The Astranis payload is well below the maximum payload capacity for a Falcon 9 vehicle, translating into a performance bonus that Astranis is using to tailor the insertion orbit to the mission and propel its compact MicroGEO satellites into service sooner than with a shared ride. The MicroGEOs will be launched to a custom geostationary orbit, with the four satellites individually conducting on-orbit maneuvers to inject themselves into their orbital slots.
The four new spacecraft contain a number of upgrades to the Astranis MicroGEO satellite platform. Enhancements include increased throughput, extended mission lifetime, and higher redundancy. The four spacecraft will be mounted to a standard adapter ring, known as an ESPA-Grande, for ease of deployment.
Astranis MicroGEO satellites are 1/20th the size and 1/20th the cost of traditional GEO communications satellites. Astranis provides dedicated satellite bandwidth as a service with a lower price tag and much shorter build times, enabling broadband connectivity for people wherever and whenever they need it.
Astranis has successfully launched a test satellite into orbit and is now underway with its first commercial program—a satellite to provide broadband internet for Alaska that will more than triple the available bandwidth across the state. This satellite is now in final assembly and set for a launch in 2022.
“Buying an entire dedicated launch is a huge de-risker for us,” said John Gedmark, CEO and co-founder, Astranis. “We’re able to control our own destiny here, from a scheduling standpoint. We’re also getting an impressive amount of extra performance, getting us closer to our intended orbit and delivering service to our customers much sooner. Our plan has always been to iterate the design while scaling production to the point where we are building and launching dozens of satellites into orbit every year. By 2030 there will be more than 100 Astranis satellites in active service, connecting millions of people in underserved communities worldwide with true low-cost broadband internet access.”

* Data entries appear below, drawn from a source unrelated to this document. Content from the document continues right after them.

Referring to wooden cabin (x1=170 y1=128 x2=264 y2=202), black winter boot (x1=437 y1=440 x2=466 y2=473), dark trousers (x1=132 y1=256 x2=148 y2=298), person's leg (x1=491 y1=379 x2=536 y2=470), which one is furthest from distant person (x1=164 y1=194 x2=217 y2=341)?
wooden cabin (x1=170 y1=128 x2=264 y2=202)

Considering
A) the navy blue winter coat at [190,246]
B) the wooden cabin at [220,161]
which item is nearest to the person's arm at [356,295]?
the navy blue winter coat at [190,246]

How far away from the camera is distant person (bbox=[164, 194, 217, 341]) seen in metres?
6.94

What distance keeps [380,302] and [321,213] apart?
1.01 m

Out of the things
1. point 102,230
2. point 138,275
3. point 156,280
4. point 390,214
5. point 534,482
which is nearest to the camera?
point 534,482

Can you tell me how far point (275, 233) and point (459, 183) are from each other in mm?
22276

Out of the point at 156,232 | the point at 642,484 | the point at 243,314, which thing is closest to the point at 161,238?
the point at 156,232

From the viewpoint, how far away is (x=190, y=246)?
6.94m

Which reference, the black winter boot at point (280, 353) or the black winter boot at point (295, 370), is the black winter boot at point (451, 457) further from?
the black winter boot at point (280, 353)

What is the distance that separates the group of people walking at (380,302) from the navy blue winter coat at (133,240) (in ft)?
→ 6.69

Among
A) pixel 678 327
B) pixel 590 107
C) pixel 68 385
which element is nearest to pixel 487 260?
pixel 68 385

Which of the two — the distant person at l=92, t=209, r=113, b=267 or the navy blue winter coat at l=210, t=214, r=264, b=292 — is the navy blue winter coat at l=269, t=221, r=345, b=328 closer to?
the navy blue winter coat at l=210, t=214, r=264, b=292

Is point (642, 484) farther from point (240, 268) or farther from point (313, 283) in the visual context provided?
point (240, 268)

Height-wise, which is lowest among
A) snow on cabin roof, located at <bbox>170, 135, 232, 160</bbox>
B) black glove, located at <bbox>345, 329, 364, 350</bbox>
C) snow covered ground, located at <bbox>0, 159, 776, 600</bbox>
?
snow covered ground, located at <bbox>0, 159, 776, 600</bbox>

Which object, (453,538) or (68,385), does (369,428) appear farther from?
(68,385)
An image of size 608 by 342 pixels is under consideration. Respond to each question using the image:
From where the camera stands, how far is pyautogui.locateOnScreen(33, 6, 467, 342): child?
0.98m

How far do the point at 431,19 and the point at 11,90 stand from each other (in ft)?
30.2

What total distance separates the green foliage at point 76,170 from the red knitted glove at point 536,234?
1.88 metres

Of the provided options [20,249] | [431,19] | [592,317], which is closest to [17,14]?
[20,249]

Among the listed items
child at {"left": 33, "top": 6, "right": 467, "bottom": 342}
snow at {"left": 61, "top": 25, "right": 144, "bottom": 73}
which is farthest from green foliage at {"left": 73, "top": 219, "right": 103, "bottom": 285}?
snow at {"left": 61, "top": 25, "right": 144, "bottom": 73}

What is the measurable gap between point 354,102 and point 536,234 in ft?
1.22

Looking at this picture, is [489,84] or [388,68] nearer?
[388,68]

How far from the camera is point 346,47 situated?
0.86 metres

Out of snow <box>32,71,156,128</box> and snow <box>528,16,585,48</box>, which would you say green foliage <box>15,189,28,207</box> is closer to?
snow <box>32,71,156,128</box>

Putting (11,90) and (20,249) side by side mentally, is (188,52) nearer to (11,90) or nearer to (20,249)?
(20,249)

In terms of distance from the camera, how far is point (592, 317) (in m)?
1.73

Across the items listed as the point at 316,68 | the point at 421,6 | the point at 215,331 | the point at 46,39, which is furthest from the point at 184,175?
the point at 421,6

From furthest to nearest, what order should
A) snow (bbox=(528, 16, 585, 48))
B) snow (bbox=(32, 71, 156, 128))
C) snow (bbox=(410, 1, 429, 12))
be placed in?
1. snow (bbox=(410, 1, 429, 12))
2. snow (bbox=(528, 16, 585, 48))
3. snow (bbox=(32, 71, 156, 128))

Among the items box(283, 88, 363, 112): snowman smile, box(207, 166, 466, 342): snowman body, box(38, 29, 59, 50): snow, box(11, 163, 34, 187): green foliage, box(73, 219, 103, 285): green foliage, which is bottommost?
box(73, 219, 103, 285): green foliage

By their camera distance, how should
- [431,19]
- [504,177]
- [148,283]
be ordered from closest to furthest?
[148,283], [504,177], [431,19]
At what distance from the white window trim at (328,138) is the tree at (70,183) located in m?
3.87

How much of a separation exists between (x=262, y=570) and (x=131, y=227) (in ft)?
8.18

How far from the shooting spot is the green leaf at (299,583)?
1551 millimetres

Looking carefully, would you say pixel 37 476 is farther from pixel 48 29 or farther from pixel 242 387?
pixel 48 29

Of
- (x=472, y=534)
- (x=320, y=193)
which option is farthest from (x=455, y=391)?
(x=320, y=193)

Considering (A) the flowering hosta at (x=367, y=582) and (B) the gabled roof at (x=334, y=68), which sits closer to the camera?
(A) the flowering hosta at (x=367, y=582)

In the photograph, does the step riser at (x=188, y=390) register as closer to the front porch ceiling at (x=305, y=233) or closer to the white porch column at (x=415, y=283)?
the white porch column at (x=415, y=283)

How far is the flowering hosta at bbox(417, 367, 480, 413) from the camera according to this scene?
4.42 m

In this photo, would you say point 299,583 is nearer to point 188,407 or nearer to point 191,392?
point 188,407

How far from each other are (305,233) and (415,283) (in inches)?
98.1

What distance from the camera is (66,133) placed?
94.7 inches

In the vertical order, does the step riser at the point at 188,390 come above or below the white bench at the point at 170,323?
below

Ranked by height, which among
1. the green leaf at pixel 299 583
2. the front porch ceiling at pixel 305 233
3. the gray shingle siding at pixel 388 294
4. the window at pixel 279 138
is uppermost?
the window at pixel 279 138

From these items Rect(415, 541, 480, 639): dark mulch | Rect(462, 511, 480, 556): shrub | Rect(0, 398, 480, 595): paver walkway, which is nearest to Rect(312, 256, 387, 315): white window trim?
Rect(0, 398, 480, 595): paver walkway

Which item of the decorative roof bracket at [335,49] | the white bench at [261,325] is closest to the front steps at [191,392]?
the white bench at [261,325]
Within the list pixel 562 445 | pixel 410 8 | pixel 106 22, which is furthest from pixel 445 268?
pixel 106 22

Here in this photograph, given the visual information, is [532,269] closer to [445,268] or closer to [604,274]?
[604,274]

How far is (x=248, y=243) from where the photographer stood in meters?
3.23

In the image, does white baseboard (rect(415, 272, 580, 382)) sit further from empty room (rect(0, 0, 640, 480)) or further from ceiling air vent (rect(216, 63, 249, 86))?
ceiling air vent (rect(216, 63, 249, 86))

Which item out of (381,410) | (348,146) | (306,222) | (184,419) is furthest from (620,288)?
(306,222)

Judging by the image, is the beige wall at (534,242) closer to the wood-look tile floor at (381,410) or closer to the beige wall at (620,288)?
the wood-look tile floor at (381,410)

Astranis is building small, low-cost, telecommunications satellites to connect the four billion people who currently do not have access to the internet. Each spacecraft operates from GEO, with a next-generation design of only 400 kg., using a proprietary software-defined radio (SDR) payload. This digital payload technology allows frequency and coverage flexibility, as well as maximum use of valuable spectrum. By owning and operating its satellites and offering them to customers as a turnkey solution, Astranis is able to provide bandwidth-as-a-service and unlock previously unreachable markets. This allows Astranis to launch small, dedicated satellites for small and medium-sized countries, Fortune 500 companies, existing satellite operators, and other customers. The company is headquartered in San Francisco with a team of over 175, including world-class engineers from SpaceX, Boeing, Skybox, Qualcomm, Apple, and Google. Astranis has raised over $350 million from top Silicon Valley and growth investors, including Andreessen Horowitz, Venrock, and BlackRock.